In Ghana, one often hears the shrill shout of “adieye”! from seamstresses and tailors walking around, sewing machine on shoulders or head.
Many West African countries have expertise in textile craft such as weaving, dyeing and printing that go back centuries.
Adieye represents a tradition of generations skilled in mending or fixing clothes on the cheap and at great convenience to customers.
They get clothes “functional” by reducing measurement sizes of “hand-me-downs” or adding inches to the clothing of a little one rapidly growing fat on a constant diet of banku, Ghana’s ugali.
My mother made her children’s clothes, sketching patterns of measurements on sturdy brown khaki paper. The result was a dress or shirt fitting the wearer perfectly.
In the developed world, people pay huge amounts of money for bespoke clothing – which means customised clothes specifically tailored for them.
In West Africa, like it was when my mother made our clothes, bespoke clothing is the norm, rather than the exception. West Africa boasts seamstresses or tailors determining bespoke fashion trends, worn by everyone.
My mother was not a commercial seamstress. Mothers often made clothes for their children, and also taught them to mend clothes.
My generation did not. When I got my first salary as an untrained teacher, my colleagues and I headed out to the mitumba (used clothing) market to kit up.
We called the task of sifting through while standing waist-deep in mountains of mitumba “mining”. We chose clothes resembling those we saw on television.
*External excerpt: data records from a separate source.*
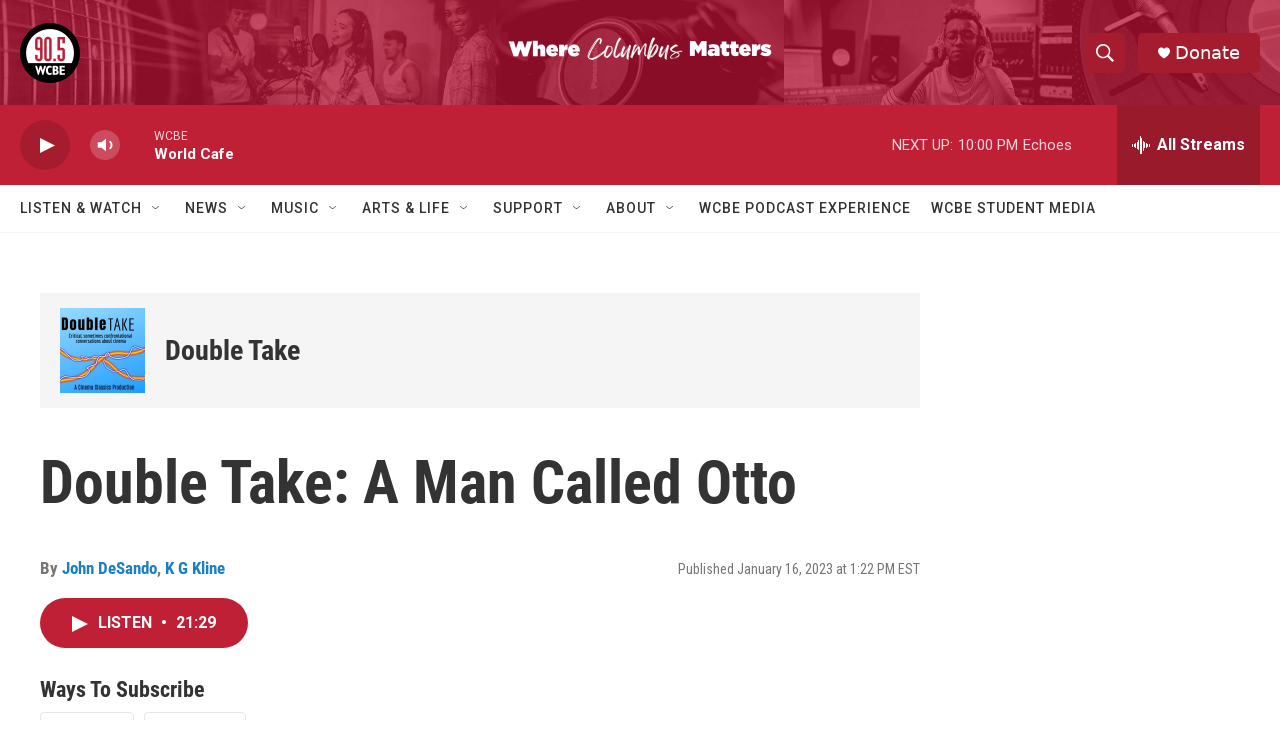

--- FILE ---
content_type: text/html; charset=utf-8
request_url: https://www.google.com/recaptcha/api2/aframe
body_size: 267
content:
<!DOCTYPE HTML><html><head><meta http-equiv="content-type" content="text/html; charset=UTF-8"></head><body><script nonce="d22rw8cPyxyMiOdSBY46BQ">/** Anti-fraud and anti-abuse applications only. See google.com/recaptcha */ try{var clients={'sodar':'https://pagead2.googlesyndication.com/pagead/sodar?'};window.addEventListener("message",function(a){try{if(a.source===window.parent){var b=JSON.parse(a.data);var c=clients[b['id']];if(c){var d=document.createElement('img');d.src=c+b['params']+'&rc='+(localStorage.getItem("rc::a")?sessionStorage.getItem("rc::b"):"");window.document.body.appendChild(d);sessionStorage.setItem("rc::e",parseInt(sessionStorage.getItem("rc::e")||0)+1);localStorage.setItem("rc::h",'1768963354485');}}}catch(b){}});window.parent.postMessage("_grecaptcha_ready", "*");}catch(b){}</script></body></html>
We ignored the national debate on the indignity of Africans wearing clothes previously worn by others.
What one calls something clearly has connotations for the use found for it. In Ghana, the term for used clothes implies the wearing of a dead person’s clothes.
We created whole mitumba wardrobes with 300 shillings or $3. One day, I “mined” an eight-shilling dress. On those mitumba heaps, we “mined’ away our dignity and identity.
I remembered the art of “mining” this week when Tanzania and Kenya almost quarrelled over a Kenyan legislator’s statements asking foreign traders to leave or face forcible removal.
The legislator was arrested and Tanzania summoned Kenya’s diplomatic representative in Dar es Salaam to protest. Successful conflict resolution addresses the root causes of a problem – in this case, the mitumba trade the legislator was trying to protect.
A study conducted by Dr Andrew Brooks and Prof David Simon at the University of London titled Unraveling the Relationship between Used-Clothing Imports and the Decline of African Clothing Industries established that the majority of donated, free mitumba from the developed world is sold to “secondhand clothing merchants whose key market is sub-Saharan Africa, where a third of all globally donated clothes are sold.”
The key words here are “clothes,” “donated,” “free,” and then “sold.” The paper says “300 bales of secondhand clothing can be sold in Africa for around £25,000 while using only £2,000 as transport.”
The mitumba industry, in addition to used clothes, brings in carpets and rugs. It devastated the East African textile industry destroying, among other manufacturers, Rift Valley Textiles (Rivatex) and Kisumu Cotton Mills. It drove thousands of farmers, factory workers, seamstresses and tailors out of business.
Rwanda, Kenya, Uganda, Tanzania and South Sudan have decided that for local industries to grow, importation of mitumba has to stop.
The United States, the world’s biggest exporter of mitumba, said it would review its trade relationships with the countries proposing the bans, which “imposed a significant economic hardship on the US clothing industry.”
Rivatex only reopened last month. However, Africa can look elsewhere. Generations of families spanning more than 600 years have perfected indigo cloth-making skills in Kano, Nigeria. The handspun cloth is dyed in pits, such as those in Kofar Mata.
There is now a conscious move in the developed world to recycle mitumba amid a realisation that old clothes are difficult to decompose, because of processes such as bleaching and printing used to create them.
Polyester, nylon and acrylic are made from a type of plastic that takes hundreds of years to biodegrade. Getting consumers in the first world to buy and dispose less would help.
There is a high demand in Africa for especially West African fabric and fashion. With the African Continental Free Trade Area agreement meant to create a tariff-free continent, grow local businesses, boost intra-African trade and create jobs, can West Africa produce clothes for large-scale distribution in East Africa?
Will we soon hear the cry of Adieye! on East African streets?